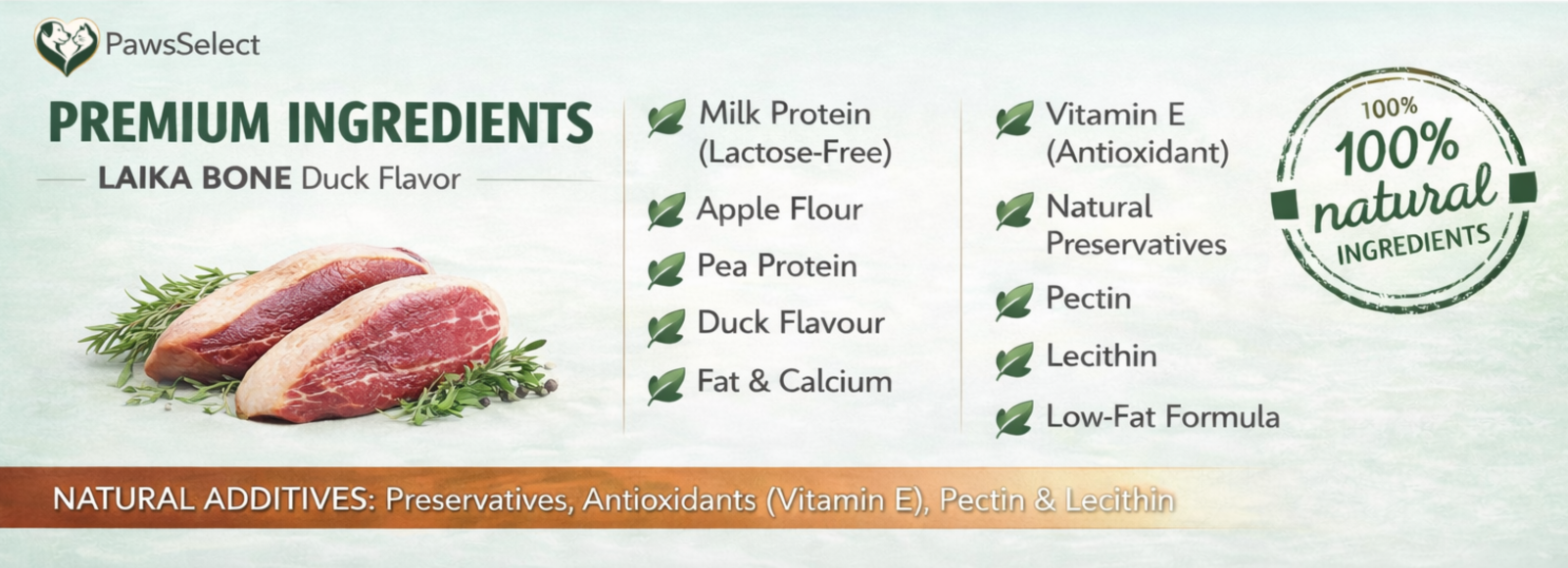 PawsSelect

PREMIUM INGREDIENTS

LAIKA BONE Duck Flavor

Milk Protein (Lactose-Free)

Apple Flour

Pea Protein

Duck Flavour

Fat & Calcium

Vitamin E (Antioxidant)

Natural Preservatives

Pectin

Lecithin

Low-Fat Formula

100%
100%
natural
INGREDIENTS

NATURAL ADDITIVES: Preservatives, Antioxidants (Vitamin E), Pectin & Lecithin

INSTRUCTIONS TO FOLLOW —
Restate exactly, and only, every line from the one that contains "Low-Fat Formula" through the last line of the records.

RESPONSE —
Low-Fat Formula

100%
100%
natural
INGREDIENTS

NATURAL ADDITIVES: Preservatives, Antioxidants (Vitamin E), Pectin & Lecithin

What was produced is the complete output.